Bordeaux’s share of trade on the Liv-ex online wine market has fallen to a monthly average of 74 per cent so far this year from 79 per cent in 2014, according to the London-based exchange’s latest Cellar Watch market report.
In 2010, as Chinese demand was driving a bull market in top wines from the region, the share was as high as 95 per cent.
The wine market has come through a turbulent seven years, sparked by the 2008 financial crisis and then a selloff driven in part by China’s crackdown on lavish gift-giving. High prices for the critically acclaimed 2009 and 2010 Bordeaux vintages discouraged buyers in the U.S. and U.K., while lesser vintages between 2011 and 2013 proved hard to sell.
“After its trade share plummeted to an all time low of 65.5 per cent in June, Bordeaux accounted for 75.2 per cent in July,” Liv-ex said. “First growth share held steady,” with the five top left-bank wine estates representing 31 per cent of Bordeaux activity and Chateau Mouton Rothschild trading the most.
Within Bordeaux, trading in the 2005 vintage dropped back in July after peaking in June amid a surge of investor interest, as U.S. critic Robert Parker published revised scores for those wines.
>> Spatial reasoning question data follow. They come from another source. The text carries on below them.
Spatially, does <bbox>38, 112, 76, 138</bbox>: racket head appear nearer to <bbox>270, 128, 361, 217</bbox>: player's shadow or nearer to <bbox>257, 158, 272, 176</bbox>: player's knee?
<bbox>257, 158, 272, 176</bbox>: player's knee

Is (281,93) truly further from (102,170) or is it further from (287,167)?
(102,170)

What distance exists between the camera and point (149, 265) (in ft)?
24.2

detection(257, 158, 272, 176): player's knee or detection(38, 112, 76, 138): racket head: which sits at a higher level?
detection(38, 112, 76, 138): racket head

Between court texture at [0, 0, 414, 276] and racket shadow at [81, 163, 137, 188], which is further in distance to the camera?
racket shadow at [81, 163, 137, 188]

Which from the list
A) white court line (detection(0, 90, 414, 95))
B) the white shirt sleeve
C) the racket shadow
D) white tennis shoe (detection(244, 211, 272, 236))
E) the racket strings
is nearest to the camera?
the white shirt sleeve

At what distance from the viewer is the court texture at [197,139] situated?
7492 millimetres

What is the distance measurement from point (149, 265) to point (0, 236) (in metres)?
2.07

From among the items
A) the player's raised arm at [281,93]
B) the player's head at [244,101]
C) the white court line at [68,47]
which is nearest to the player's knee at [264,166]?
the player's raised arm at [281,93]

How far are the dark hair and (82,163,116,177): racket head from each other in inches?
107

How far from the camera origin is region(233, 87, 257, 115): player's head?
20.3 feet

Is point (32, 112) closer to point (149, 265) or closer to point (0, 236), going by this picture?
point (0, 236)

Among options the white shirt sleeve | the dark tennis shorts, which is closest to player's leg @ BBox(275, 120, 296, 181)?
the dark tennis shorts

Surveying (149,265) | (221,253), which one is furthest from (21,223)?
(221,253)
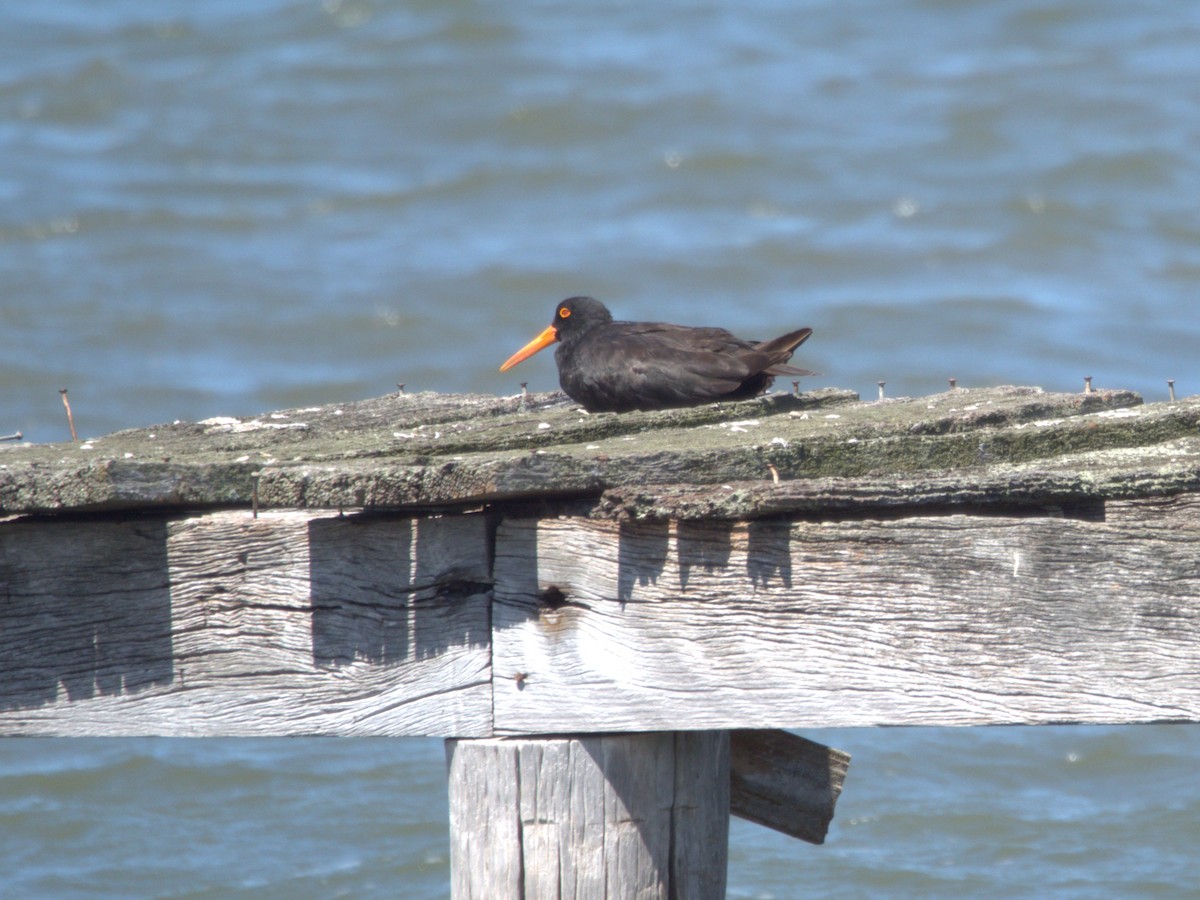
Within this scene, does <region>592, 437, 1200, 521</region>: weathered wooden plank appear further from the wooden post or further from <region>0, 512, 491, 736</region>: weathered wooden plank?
the wooden post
Trading volume shifted more towards the 2010 vintage during July, according to the Cellar Watch report.
Index Trends
The Liv-ex Fine Wine 50 Index fell in July, snapping three months of gains and leaving it up just 0.6 per cent for the year, according to Liv-ex.
The index, which comprises 10 recent vintages from each of the five first-growth producers, has fallen for the past four years and is still trading 40 per cent below its mid-2011 peak.